**What you are asked to do:** Copy out the entries word for word, starting at the line that contains "Examining this photograph, which" and ending at the final line of the entries.

--- start of Recorded information ---

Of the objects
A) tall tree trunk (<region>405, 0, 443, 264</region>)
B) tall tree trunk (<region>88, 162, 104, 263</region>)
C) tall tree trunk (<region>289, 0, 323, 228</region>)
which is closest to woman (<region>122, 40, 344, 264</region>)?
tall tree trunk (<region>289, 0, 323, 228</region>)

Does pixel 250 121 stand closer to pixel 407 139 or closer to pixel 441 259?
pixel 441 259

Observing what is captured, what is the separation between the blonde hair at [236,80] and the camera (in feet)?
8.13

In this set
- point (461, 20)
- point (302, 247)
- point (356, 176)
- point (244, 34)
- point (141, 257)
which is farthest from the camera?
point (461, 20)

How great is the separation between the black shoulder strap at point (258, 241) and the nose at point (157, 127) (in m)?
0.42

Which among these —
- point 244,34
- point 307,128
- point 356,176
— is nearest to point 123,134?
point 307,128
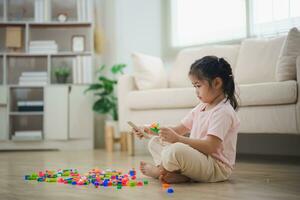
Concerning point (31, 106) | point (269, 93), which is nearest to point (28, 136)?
point (31, 106)

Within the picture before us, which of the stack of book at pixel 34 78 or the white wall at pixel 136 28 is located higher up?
the white wall at pixel 136 28

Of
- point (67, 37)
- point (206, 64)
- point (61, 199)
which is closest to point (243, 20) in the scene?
point (67, 37)

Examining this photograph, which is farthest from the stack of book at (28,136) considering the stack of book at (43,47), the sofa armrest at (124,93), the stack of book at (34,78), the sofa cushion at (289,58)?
the sofa cushion at (289,58)

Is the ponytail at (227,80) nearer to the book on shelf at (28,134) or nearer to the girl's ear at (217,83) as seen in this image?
the girl's ear at (217,83)

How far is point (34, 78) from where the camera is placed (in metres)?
4.26

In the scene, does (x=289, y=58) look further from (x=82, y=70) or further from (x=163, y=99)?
(x=82, y=70)

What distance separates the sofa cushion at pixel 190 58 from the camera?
357 cm

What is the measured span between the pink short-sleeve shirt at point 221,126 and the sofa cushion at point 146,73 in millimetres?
1591

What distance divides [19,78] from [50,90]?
1.53 ft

--- end of Recorded information ---

**Result:**
Examining this photograph, which is farthest from the stack of book at (28,136) considering the stack of book at (43,47), the sofa armrest at (124,93), the stack of book at (34,78), the sofa cushion at (289,58)?
the sofa cushion at (289,58)

Is the ponytail at (227,80) nearer to the book on shelf at (28,134) or nearer to the girl's ear at (217,83) as seen in this image?
the girl's ear at (217,83)

How far is point (34, 78) from where the camera is placed (in metres)?
4.26

In the scene, does (x=289, y=58) look further from (x=82, y=70) or further from (x=163, y=99)?
(x=82, y=70)

What distance separates the sofa cushion at pixel 190 58 from the camera?
357 cm

What is the measured span between the pink short-sleeve shirt at point 221,126 and the sofa cushion at point 146,73 in millimetres?
1591

What distance divides [19,78] from [50,90]?
1.53 ft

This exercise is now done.